The empirical formula (EF) is the lowest ratio of atoms in the compound and the molecular formula (MF) is the exact number of atoms in a compound
For example,
benzene: C6H6
(MF) and CH (EF)
dintrogen tetroxide: N2O4
(MF) and NO2 (EF)
magnesium chloride: MgCl2 (EF) and MgCl2 (MF)
ex. The percentage composition of
a compound is found to be 38.71% carbon, 9.71% hydrogen and 51.58 %
oxygen. (a) Determine the empirical
formula and (b) given that the molar mass of the unknown is 93.12 g/mol, find the molecular
formula of the compound.
Answer:
Assume we have exactly 100 g sample of the unknown compound.
C ↝ m = 38.71 g
n = m/M = 38.71 g/12.011 g/mol = 3.22 mol 3.22/3.22 = 1.00
n = m/M = 38.71 g/12.011 g/mol = 3.22 mol 3.22/3.22 = 1.00
H ↝ m = 9.71 g
n = m/M = 9.71 g/1.008 g/mol = 9.63 mol 9.63/3.22 = 2.99
n = m/M = 9.71 g/1.008 g/mol = 9.63 mol 9.63/3.22 = 2.99
O ↝ m = 51.58 g
n = m/M = 51.58 g/16.00 g/mol = 3.22 mol 3.22/3.22 = 1.00
n = m/M = 51.58 g/16.00 g/mol = 3.22 mol 3.22/3.22 = 1.00
empirical formula ↝ CH3O,
which has a molar mass
of (12.01g/mol + (3×1.008g/mol) + 16.00g/mol) = 31.04g/mol
93.12 g/mol/31.04 g/mol = 3.000, so 3(CH3O) = C3H9O3 which is the molecular formula
- We must make this assumption (exactly 100 g) as part of the solution so that when we use the given percentages in the calculations, it is simpler to do the math.
- We are given a percentage composition for each element. This is used to determine the mass of each element (for instance, 38.71% of the assumed 100 g sample is made up of C, so we have 38.71 g of C).
- We determine the number of moles of each element in the 100 g sample by using their molar masses.
- Now, we must determine the simplest whole number ratio of each element in the compound, using the number of moles of each. Sometimes, it is difficult to figure out the ratio just by looking at the number of moles of each (3.22:9.63:3.22 ???). So, here's a tip: find the lowest number of moles and divide all the moles by that number (for instance, 3.22 is the lowest number of moles, so each value is divided by 3.22 ↝ 3.22/3.22 = 1.00, 9.63/3.22 = 2.99, 3.33/3.22 = 1.00).
- Since 2.98 is very, very close to 3.00, we round that value to 3.00. This gives us the ratio of C:H:O of 1:3:1 and we use this simplest ratio to give us the empirical formula.

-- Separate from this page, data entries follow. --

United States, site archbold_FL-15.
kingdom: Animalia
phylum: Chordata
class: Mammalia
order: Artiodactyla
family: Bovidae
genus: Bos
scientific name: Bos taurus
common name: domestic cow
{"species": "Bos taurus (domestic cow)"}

- To determine the molecular formula, we must find out how many empirical formulae fit into the molecular formula. So, we need to determine the molar mass for the empirical formula.

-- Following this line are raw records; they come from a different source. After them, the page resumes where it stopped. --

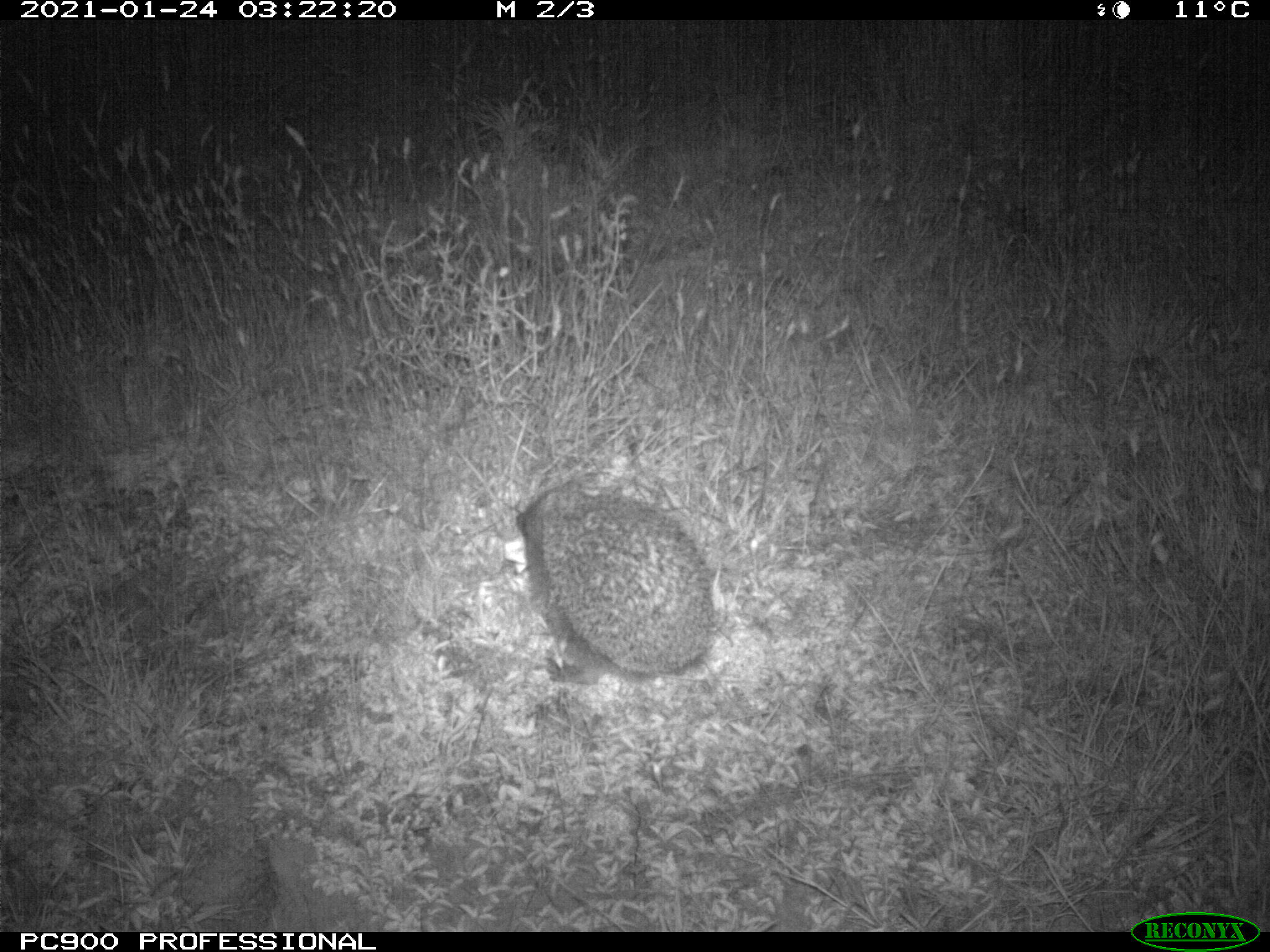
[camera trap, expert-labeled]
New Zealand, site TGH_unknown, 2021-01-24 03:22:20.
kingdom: Animalia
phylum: Chordata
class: Mammalia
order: Eulipotyphla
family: Erinaceidae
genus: Erinaceus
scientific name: Erinaceus europaeus europaeus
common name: european hedgehog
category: hedgehog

- Divide the molar mass of the molecular formula (given in the question) by the molar mass of the empirical formula (that we just calculated). This tells us how many empirical formula units make up the molecular formula. In this case, it is 3, so the molecular formula is C3H9O3.
↝ here are a couple of helpful videos (empirical formula, molecular formula) just be sure to use the format that I've shown in the example above.
Homework (SCH 3U):
Mole Review Assignment - work on this to prep for the test. The entire page must be completed to be fully prepared for the test.Homework (SCH 4C): do #17-19
Success Criteria:
- you must use nomenclature skills to determine the formulae given names.
- you MUST use proper technique and format for calculations, as laid out here. Failure to use proper format will result in many lost marks.
- definitions (mole, Avogadro's number, molar mass, empirical formula, molecular formula, etc.)
- calculations to determine molar mass, number of particles (molecules, atoms), number of moles, mass, percentage composition by mass, empirical/molecular formulae
Student Questions:1. Hey miss, how do we deal with the molar mass for a hydrate?When calculating the molar mass of a hydrate, the water is included in the calculation. For instance, to calculate the molar mass of CuSO4·5H2O, we would have 1 Cu, 1 S, 9 O and 10 H all added up together.
2. In a multi-step calculation, do I round as I go or wait 'til the end?
Use ALL the digits for every step in the calculation. Only round the final answer.
I will often appear to be rounding answers as I go through a multi-step calculation (mainly because I'm lazy and don't want to write down a bunch of digits), but I am ALWAYS actually using ALL the digits for the subsequent steps in the solution, until I get to the very last step. At that point, I round.